Acute myeloid leukemia (AML) with 3q26 rearrangements results in a poor prognosis and typically causes ecotropic viral integration site1 (EVI1) overexpression (EVI1oe); however, many AML patients with EVI1oe have undetected 3q26 rearrangements. The aim of this study was to restratify AML patients with EVI1oe. We retrospectively reviewed the diagnostic outcomes of 1327 patients tested at our institute from November 2015 to December 2022. A total of 468 de novo AML patients were included, with 191 classified as EVI1oe. Eighteen AML patients with EVI1oe had detectable 3q26 rearrangements and had significantly greater EVI1 expression levels than those without rearrangements. A new cutoff value for EVI1oe in AML patients of 122 % was determined using the ROC curve based on overall survival (OS) and effectively distinguished the prognosis of EVI1oe AML patients without detectable 3q26 rearrangements (p = 0.0051 and 0.0039, respectively).

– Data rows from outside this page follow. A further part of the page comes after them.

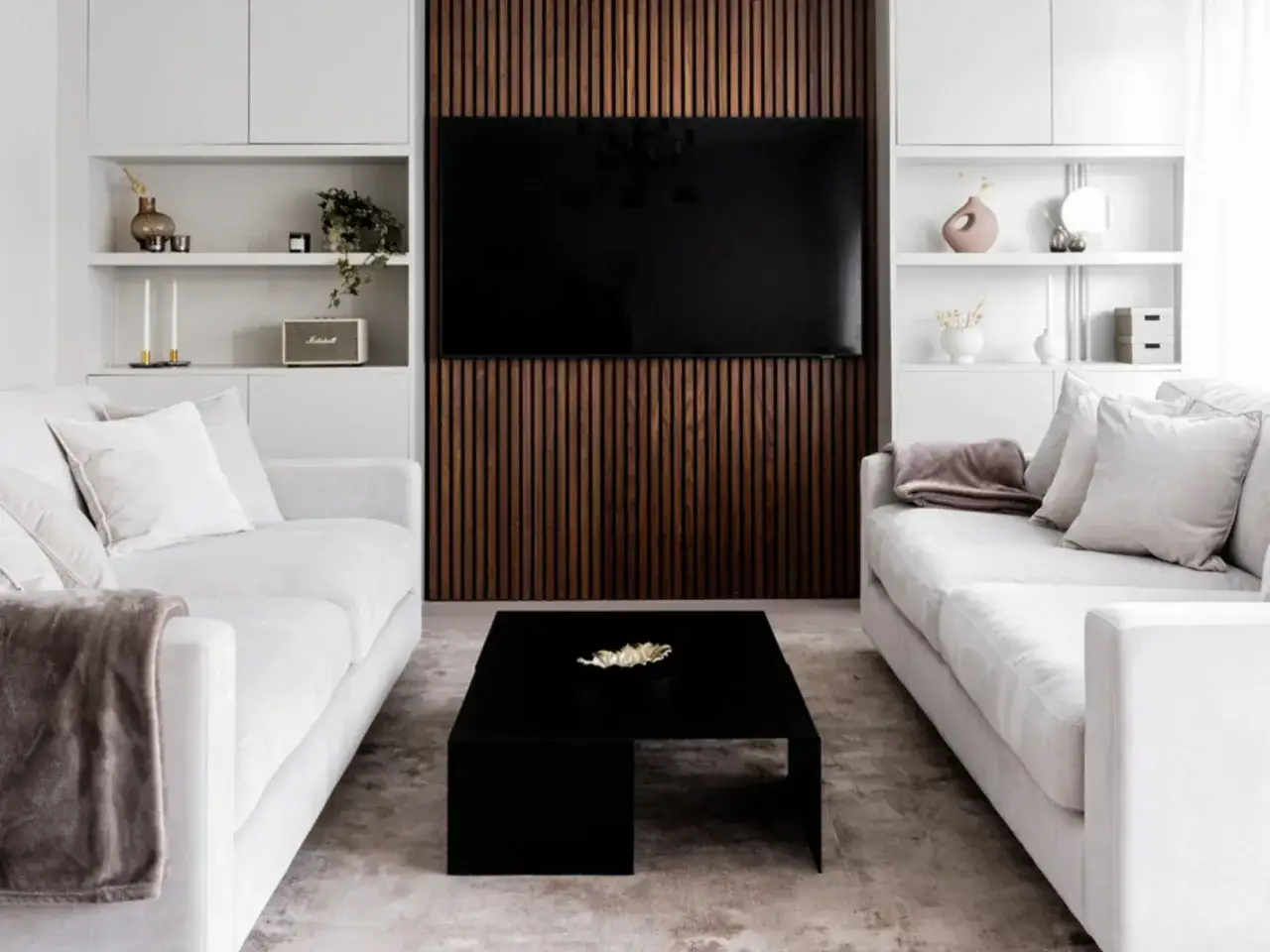 Modernt vardagsrum med två soffor, ett svart soffbord och en vägg med träpanel som ger panel inomhus inspiration.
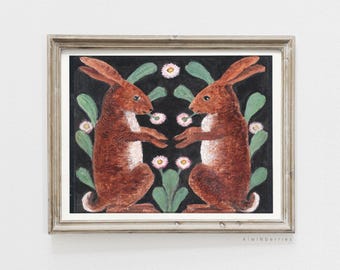 Op de afbeelding: Twee bruine konijnen die elkaar aankijken, met witte accenten, op een zwarte achtergrond met groene bladeren en witte bloemen.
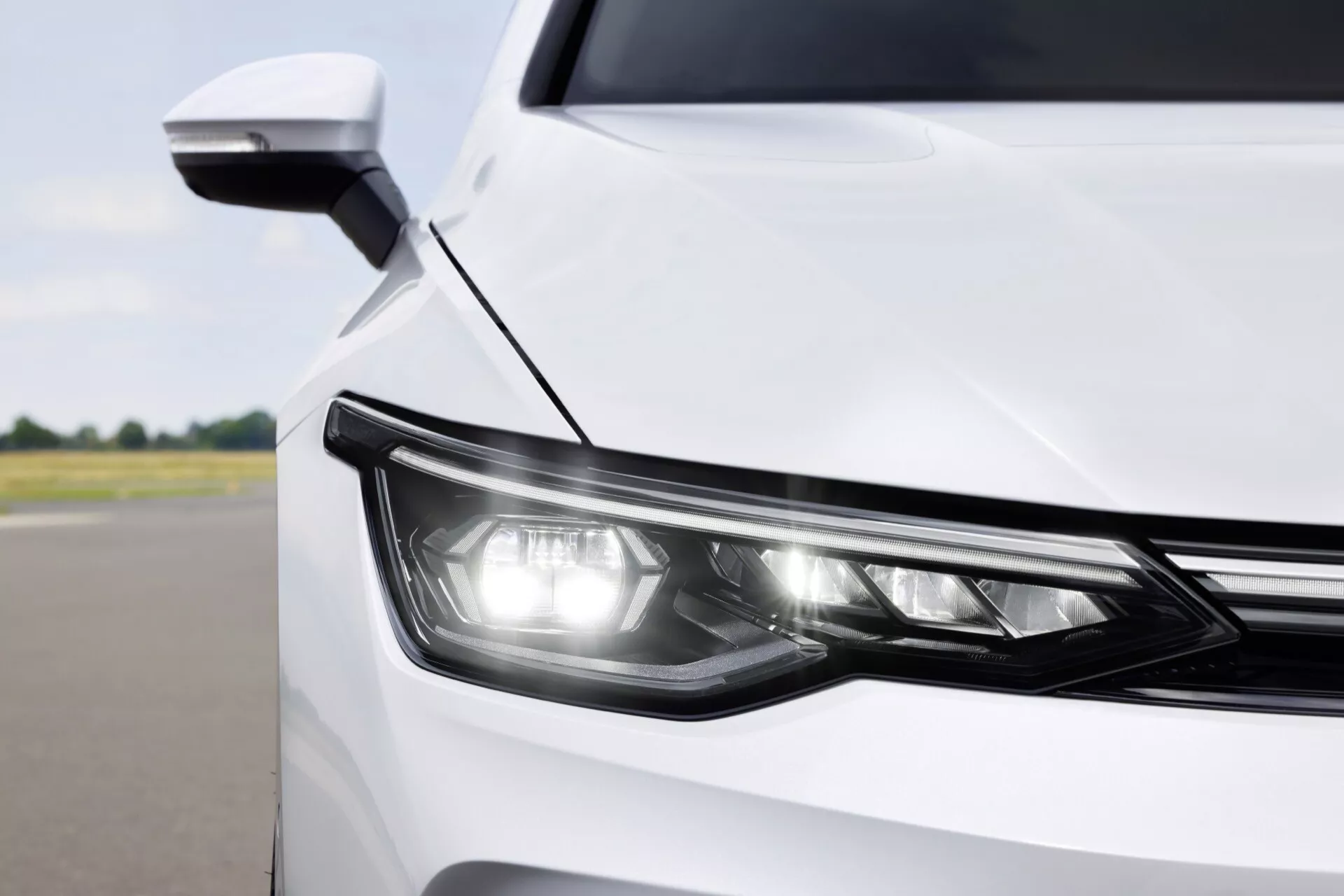 Zbliżenie na przedni narożnik białego VW Golfa VIII face liftingu 2024, prezentujące nowoczesny design i technologię reflektora LED i aerodynamicznego lusterka bocznego z wbudowanym kierunkowskazem, widok z przodu pod lekkim kątem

Using this cutoff value, ELN stratification, transplantation status, response to induction therapy, and bone marrow blast percentage, we constructed a nomogram model (C-index = 0.808). This model was used to stratify patients into two risk subgroups, with the low-risk subgroup showing better OS than the high-risk subgroup did (p < 0.001 in the training cohort; p = 0.002 in the validation cohort). In conclusion, AML patients with EVI1oe have heterogeneous prognoses. The use of EVI1 expression levels in combination with other risk factors may enable accurate prognostic stratification of AML patients with EVI1oe.